---- Provided records

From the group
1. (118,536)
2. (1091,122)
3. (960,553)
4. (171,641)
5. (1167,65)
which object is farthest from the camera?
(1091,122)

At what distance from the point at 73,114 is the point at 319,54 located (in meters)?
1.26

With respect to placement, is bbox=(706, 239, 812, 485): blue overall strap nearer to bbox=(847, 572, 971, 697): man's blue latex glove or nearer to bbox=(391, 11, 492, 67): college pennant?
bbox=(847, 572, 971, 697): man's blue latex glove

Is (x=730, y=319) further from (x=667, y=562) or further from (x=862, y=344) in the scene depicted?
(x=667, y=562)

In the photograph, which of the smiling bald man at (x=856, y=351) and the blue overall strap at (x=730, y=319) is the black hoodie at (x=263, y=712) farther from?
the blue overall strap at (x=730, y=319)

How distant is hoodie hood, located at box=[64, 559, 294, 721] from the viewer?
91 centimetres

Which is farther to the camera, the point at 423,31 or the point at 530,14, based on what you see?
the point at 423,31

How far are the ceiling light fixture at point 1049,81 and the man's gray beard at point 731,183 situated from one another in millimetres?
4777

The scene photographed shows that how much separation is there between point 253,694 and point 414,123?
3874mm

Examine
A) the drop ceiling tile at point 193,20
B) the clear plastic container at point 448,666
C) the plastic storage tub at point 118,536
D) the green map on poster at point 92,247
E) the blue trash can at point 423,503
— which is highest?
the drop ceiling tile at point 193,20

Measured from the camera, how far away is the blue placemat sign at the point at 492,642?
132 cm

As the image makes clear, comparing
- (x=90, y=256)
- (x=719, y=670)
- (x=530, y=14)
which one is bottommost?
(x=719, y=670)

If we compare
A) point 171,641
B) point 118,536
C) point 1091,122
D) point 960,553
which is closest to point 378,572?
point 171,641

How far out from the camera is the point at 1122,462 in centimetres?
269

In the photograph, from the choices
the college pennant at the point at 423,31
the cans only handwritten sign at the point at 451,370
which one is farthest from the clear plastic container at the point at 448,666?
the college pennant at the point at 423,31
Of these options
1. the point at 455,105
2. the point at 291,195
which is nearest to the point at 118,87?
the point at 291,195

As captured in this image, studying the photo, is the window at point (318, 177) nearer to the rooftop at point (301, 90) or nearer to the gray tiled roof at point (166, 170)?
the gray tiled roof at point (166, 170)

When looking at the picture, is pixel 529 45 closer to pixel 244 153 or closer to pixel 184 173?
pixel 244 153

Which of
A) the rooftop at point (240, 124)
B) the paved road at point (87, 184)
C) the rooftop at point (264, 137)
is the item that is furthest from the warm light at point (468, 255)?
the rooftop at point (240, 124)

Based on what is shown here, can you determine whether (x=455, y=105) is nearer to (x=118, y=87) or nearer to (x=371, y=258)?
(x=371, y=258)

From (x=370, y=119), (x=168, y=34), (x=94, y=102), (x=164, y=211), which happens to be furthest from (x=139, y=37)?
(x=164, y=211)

--------

Aim of the exercise: Extract the full listing and reproduce each line exactly.

Response:
From the group
1. (118,536)
2. (1091,122)
3. (960,553)
4. (171,641)
5. (1167,65)
which object is farthest from the camera?
(1091,122)

At what distance from the point at 73,114 is the point at 319,54 located (in meters)?
1.26

With respect to placement, is bbox=(706, 239, 812, 485): blue overall strap nearer to bbox=(847, 572, 971, 697): man's blue latex glove or nearer to bbox=(391, 11, 492, 67): college pennant?
bbox=(847, 572, 971, 697): man's blue latex glove

Is (x=730, y=319) further from (x=667, y=562) or further from (x=862, y=344) in the scene depicted?
(x=667, y=562)

In the photograph, which of the smiling bald man at (x=856, y=351) and the blue overall strap at (x=730, y=319) is the black hoodie at (x=263, y=712) farther from?
the blue overall strap at (x=730, y=319)

How distant is hoodie hood, located at box=[64, 559, 294, 721] from the viewer?
91 centimetres

Which is farther to the camera, the point at 423,31 or the point at 530,14, based on what you see?
the point at 423,31

How far are the ceiling light fixture at point 1049,81 and the man's gray beard at point 731,183 situated from one another in millimetres?
4777

The scene photographed shows that how much separation is there between point 253,694 and point 414,123?
3874mm

Examine
A) the drop ceiling tile at point 193,20
B) the clear plastic container at point 448,666
C) the plastic storage tub at point 118,536
D) the green map on poster at point 92,247
E) the blue trash can at point 423,503
— which is highest?
the drop ceiling tile at point 193,20

Measured from the camera, how far away is the blue placemat sign at the point at 492,642?
132 cm

As the image makes clear, comparing
- (x=90, y=256)
- (x=719, y=670)
- (x=530, y=14)
which one is bottommost?
(x=719, y=670)

If we compare
A) point 171,641
B) point 118,536
C) point 1091,122
D) point 960,553
which is closest to point 378,572?
point 171,641

How far out from the camera is the point at 1122,462 in centimetres?
269

In the photograph, from the choices
the college pennant at the point at 423,31
the cans only handwritten sign at the point at 451,370
which one is farthest from the clear plastic container at the point at 448,666?
the college pennant at the point at 423,31
Of these options
1. the point at 455,105
2. the point at 291,195
which is nearest to the point at 118,87?
the point at 291,195

As captured in this image, studying the photo, is the window at point (318, 177) nearer to the rooftop at point (301, 90) or nearer to the gray tiled roof at point (166, 170)?
the gray tiled roof at point (166, 170)

When looking at the picture, is pixel 529 45 closer to pixel 244 153 or closer to pixel 184 173?
pixel 244 153

Which of
A) the rooftop at point (240, 124)
B) the paved road at point (87, 184)
C) the rooftop at point (264, 137)
is the item that is furthest from the warm light at point (468, 255)?
the rooftop at point (240, 124)

Based on what is shown here, can you determine whether (x=455, y=105) is nearer to (x=118, y=87) or nearer to (x=371, y=258)?
(x=371, y=258)

From (x=370, y=119), (x=168, y=34), (x=94, y=102), (x=164, y=211), which happens to be furthest from (x=139, y=37)?
(x=164, y=211)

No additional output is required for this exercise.